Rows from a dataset
- - -

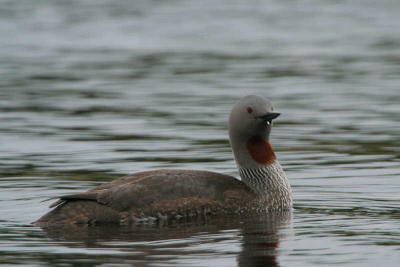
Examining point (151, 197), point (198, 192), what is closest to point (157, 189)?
point (151, 197)

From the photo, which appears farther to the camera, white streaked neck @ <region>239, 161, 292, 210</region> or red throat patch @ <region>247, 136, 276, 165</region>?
red throat patch @ <region>247, 136, 276, 165</region>

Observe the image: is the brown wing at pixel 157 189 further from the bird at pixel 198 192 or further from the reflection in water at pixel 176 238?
the reflection in water at pixel 176 238

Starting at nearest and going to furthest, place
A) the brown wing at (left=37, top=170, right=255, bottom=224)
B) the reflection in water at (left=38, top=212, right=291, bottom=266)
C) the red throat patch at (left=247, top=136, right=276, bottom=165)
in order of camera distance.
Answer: the reflection in water at (left=38, top=212, right=291, bottom=266)
the brown wing at (left=37, top=170, right=255, bottom=224)
the red throat patch at (left=247, top=136, right=276, bottom=165)

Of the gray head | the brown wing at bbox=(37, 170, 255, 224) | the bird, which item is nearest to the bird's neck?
the bird

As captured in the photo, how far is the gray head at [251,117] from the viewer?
36.2ft

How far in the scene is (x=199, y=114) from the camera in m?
18.2

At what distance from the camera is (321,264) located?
8672mm

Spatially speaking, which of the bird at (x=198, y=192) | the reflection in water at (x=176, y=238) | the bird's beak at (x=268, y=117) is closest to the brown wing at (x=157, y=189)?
the bird at (x=198, y=192)

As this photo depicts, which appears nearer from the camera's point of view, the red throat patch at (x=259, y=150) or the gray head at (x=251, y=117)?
the gray head at (x=251, y=117)

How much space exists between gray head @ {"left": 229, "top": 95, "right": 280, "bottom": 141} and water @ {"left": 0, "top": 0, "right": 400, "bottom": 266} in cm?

- - -

**Problem to work on:** Reproduce all of the material above word for word, omitting the pictures.

**Exercise answer:**
Examining point (151, 197), point (198, 192), what is closest to point (157, 189)?
point (151, 197)

From the photo, which appears farther to the camera, white streaked neck @ <region>239, 161, 292, 210</region> or red throat patch @ <region>247, 136, 276, 165</region>?
red throat patch @ <region>247, 136, 276, 165</region>

Observe the image: is the brown wing at pixel 157 189 further from the bird at pixel 198 192 or further from the reflection in water at pixel 176 238?
the reflection in water at pixel 176 238

Starting at nearest and going to furthest, place
A) the brown wing at (left=37, top=170, right=255, bottom=224)
B) the reflection in water at (left=38, top=212, right=291, bottom=266)
C) the red throat patch at (left=247, top=136, right=276, bottom=165)
in order of camera distance.
Answer: the reflection in water at (left=38, top=212, right=291, bottom=266)
the brown wing at (left=37, top=170, right=255, bottom=224)
the red throat patch at (left=247, top=136, right=276, bottom=165)

Of the gray head | the brown wing at bbox=(37, 170, 255, 224) | the bird, which item is nearest to the bird's neck?
the bird

As captured in the photo, how far is the gray head at [251,117] from the viewer?
36.2ft

How far in the scene is (x=199, y=114) from the camera in m?
18.2

At what distance from the camera is (321,264) located?
8672mm

Spatially speaking, which of the bird at (x=198, y=192) | the reflection in water at (x=176, y=238) | the bird's beak at (x=268, y=117) is closest to the brown wing at (x=157, y=189)?
the bird at (x=198, y=192)

As this photo depicts, which appears nearer from the camera's point of view, the red throat patch at (x=259, y=150) or the gray head at (x=251, y=117)?
the gray head at (x=251, y=117)

How much space exists between gray head @ {"left": 229, "top": 95, "right": 280, "bottom": 141} and water @ {"left": 0, "top": 0, "right": 400, "bottom": 266} in cm?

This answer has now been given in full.